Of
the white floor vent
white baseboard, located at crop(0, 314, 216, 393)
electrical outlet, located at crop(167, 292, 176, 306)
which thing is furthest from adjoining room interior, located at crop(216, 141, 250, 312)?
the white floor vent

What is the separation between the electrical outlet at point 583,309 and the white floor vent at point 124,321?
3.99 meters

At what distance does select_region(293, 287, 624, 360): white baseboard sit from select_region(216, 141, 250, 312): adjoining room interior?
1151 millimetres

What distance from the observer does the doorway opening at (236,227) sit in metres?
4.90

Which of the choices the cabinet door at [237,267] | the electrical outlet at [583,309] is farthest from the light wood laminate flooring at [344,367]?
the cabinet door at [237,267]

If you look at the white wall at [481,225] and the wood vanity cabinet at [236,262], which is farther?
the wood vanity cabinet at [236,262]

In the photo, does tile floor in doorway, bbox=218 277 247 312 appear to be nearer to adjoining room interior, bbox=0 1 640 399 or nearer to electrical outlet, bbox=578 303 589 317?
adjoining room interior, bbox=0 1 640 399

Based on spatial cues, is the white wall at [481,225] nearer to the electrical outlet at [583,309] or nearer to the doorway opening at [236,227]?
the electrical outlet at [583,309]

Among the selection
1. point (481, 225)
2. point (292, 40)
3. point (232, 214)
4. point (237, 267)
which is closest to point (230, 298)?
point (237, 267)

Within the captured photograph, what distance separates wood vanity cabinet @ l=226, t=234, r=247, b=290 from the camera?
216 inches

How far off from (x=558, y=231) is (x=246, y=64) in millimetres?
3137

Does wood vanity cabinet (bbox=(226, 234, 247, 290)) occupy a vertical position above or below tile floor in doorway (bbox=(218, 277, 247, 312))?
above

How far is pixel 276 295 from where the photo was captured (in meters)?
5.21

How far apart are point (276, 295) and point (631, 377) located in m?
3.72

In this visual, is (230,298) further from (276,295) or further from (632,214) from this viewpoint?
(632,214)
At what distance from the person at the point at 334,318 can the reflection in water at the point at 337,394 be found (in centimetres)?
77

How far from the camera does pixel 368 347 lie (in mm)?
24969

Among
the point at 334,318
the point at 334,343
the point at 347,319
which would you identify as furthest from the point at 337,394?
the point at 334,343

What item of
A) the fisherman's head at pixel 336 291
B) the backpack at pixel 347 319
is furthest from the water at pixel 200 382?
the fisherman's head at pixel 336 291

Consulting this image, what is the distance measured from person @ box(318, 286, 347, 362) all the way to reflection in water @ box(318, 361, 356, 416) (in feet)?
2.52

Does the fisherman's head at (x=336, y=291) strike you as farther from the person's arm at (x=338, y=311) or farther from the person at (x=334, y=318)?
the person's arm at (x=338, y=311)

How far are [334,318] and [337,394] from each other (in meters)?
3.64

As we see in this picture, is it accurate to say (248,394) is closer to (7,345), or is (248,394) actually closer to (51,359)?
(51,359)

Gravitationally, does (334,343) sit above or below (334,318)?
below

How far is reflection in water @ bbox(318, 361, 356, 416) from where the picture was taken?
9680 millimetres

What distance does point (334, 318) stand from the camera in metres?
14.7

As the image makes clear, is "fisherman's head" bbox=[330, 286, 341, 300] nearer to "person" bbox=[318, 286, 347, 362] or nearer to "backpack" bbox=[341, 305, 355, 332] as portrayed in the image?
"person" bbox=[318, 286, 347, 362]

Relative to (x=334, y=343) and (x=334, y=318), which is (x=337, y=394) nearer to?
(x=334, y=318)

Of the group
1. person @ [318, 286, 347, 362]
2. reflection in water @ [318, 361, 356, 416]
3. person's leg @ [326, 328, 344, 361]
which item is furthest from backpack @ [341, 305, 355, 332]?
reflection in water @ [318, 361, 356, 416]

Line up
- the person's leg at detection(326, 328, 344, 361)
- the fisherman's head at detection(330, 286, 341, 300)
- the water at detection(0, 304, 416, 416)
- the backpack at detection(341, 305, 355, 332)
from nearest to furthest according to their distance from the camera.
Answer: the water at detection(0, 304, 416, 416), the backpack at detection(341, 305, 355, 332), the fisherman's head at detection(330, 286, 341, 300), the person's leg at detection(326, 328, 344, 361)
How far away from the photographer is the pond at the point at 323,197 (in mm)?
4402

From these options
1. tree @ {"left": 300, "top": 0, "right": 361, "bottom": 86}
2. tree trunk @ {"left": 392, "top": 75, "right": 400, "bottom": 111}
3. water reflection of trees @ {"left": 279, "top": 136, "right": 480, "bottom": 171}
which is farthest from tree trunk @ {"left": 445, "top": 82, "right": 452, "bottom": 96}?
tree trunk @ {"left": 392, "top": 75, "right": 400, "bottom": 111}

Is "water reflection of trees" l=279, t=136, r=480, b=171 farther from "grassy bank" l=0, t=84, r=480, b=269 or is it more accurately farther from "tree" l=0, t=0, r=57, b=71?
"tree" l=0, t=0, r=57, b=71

****************

Print every entry exactly as it appears.

Written solution.
Of
the white floor vent
white baseboard, located at crop(0, 314, 216, 393)
electrical outlet, located at crop(167, 292, 176, 306)
which thing is furthest from adjoining room interior, located at crop(216, 141, 250, 312)?
the white floor vent

What is the separation between the electrical outlet at point 583,309 and the white floor vent at point 124,321?
3.99 meters

At what distance does select_region(293, 287, 624, 360): white baseboard sit from select_region(216, 141, 250, 312): adjoining room interior?
1151 millimetres

What distance from the observer does the doorway opening at (236,227) sit in metres?
4.90

Which of the choices the cabinet door at [237,267] | the electrical outlet at [583,309] is farthest from the light wood laminate flooring at [344,367]?
the cabinet door at [237,267]

If you look at the white wall at [481,225] and the wood vanity cabinet at [236,262], which is farther?
the wood vanity cabinet at [236,262]

In the photo, does tile floor in doorway, bbox=218 277 247 312 appear to be nearer to adjoining room interior, bbox=0 1 640 399 or nearer to electrical outlet, bbox=578 303 589 317?
adjoining room interior, bbox=0 1 640 399

Based on spatial cues, is the white wall at [481,225] nearer to the electrical outlet at [583,309] or nearer to the doorway opening at [236,227]?
the electrical outlet at [583,309]

Among the selection
1. point (481, 225)
2. point (292, 40)
3. point (232, 214)
4. point (237, 267)
which is closest to point (230, 298)?
point (237, 267)

Within the captured photograph, what distance separates wood vanity cabinet @ l=226, t=234, r=247, b=290 from the camera?
216 inches

How far off from (x=558, y=231) is (x=246, y=64) in millimetres?
3137

Does wood vanity cabinet (bbox=(226, 234, 247, 290)) occupy a vertical position above or below tile floor in doorway (bbox=(218, 277, 247, 312))?
above

How far is pixel 276 295 from where the photo was captured (in meters)?
5.21

How far apart are point (276, 295) and point (631, 377) located in m?
3.72

In this visual, is (230,298) further from (276,295) or further from (632,214) from this viewpoint?
(632,214)
At what distance from the person at the point at 334,318 can the reflection in water at the point at 337,394 be found (in centimetres)?
77

How far from the camera does pixel 368 347 lie (in mm)?
24969

Among
the point at 334,318
the point at 334,343
the point at 347,319
which would you identify as furthest from the point at 337,394?
the point at 334,343

What item of
A) the fisherman's head at pixel 336 291
B) the backpack at pixel 347 319
is furthest from the water at pixel 200 382?
the fisherman's head at pixel 336 291

Consulting this image, what is the distance measured from person @ box(318, 286, 347, 362) all the way to reflection in water @ box(318, 361, 356, 416) (in feet)?
2.52

Does the fisherman's head at (x=336, y=291) strike you as farther from the person's arm at (x=338, y=311) or farther from the person at (x=334, y=318)?
the person's arm at (x=338, y=311)

How far are [334,318] and [337,394] from each other (in meters)?
3.64

As we see in this picture, is it accurate to say (248,394) is closer to (7,345), or is (248,394) actually closer to (51,359)?
(51,359)

Gravitationally, does (334,343) sit above or below (334,318)?
below

How far is reflection in water @ bbox(318, 361, 356, 416) from where the picture was taken?
9680 millimetres

What distance does point (334, 318) stand from the camera in metres?
14.7

As the image makes clear, is "fisherman's head" bbox=[330, 286, 341, 300] nearer to "person" bbox=[318, 286, 347, 362] or nearer to "backpack" bbox=[341, 305, 355, 332] as portrayed in the image?
"person" bbox=[318, 286, 347, 362]

Relative to (x=334, y=343) and (x=334, y=318), which is (x=337, y=394) nearer to?
(x=334, y=318)

Of the group
1. person @ [318, 286, 347, 362]
2. reflection in water @ [318, 361, 356, 416]
3. person's leg @ [326, 328, 344, 361]
which item is furthest from backpack @ [341, 305, 355, 332]?
reflection in water @ [318, 361, 356, 416]

Line up
- the person's leg at detection(326, 328, 344, 361)
- the fisherman's head at detection(330, 286, 341, 300)
- the water at detection(0, 304, 416, 416)
- the backpack at detection(341, 305, 355, 332)
from nearest to furthest according to their distance from the camera.
Answer: the water at detection(0, 304, 416, 416), the backpack at detection(341, 305, 355, 332), the fisherman's head at detection(330, 286, 341, 300), the person's leg at detection(326, 328, 344, 361)
How far away from the photographer is the pond at the point at 323,197 (in mm)?
4402

From these options
1. tree @ {"left": 300, "top": 0, "right": 361, "bottom": 86}
2. tree trunk @ {"left": 392, "top": 75, "right": 400, "bottom": 111}
3. water reflection of trees @ {"left": 279, "top": 136, "right": 480, "bottom": 171}
which is farthest from tree trunk @ {"left": 445, "top": 82, "right": 452, "bottom": 96}?
tree trunk @ {"left": 392, "top": 75, "right": 400, "bottom": 111}

Is "water reflection of trees" l=279, t=136, r=480, b=171 farther from "grassy bank" l=0, t=84, r=480, b=269 or is it more accurately farther from "tree" l=0, t=0, r=57, b=71?
"tree" l=0, t=0, r=57, b=71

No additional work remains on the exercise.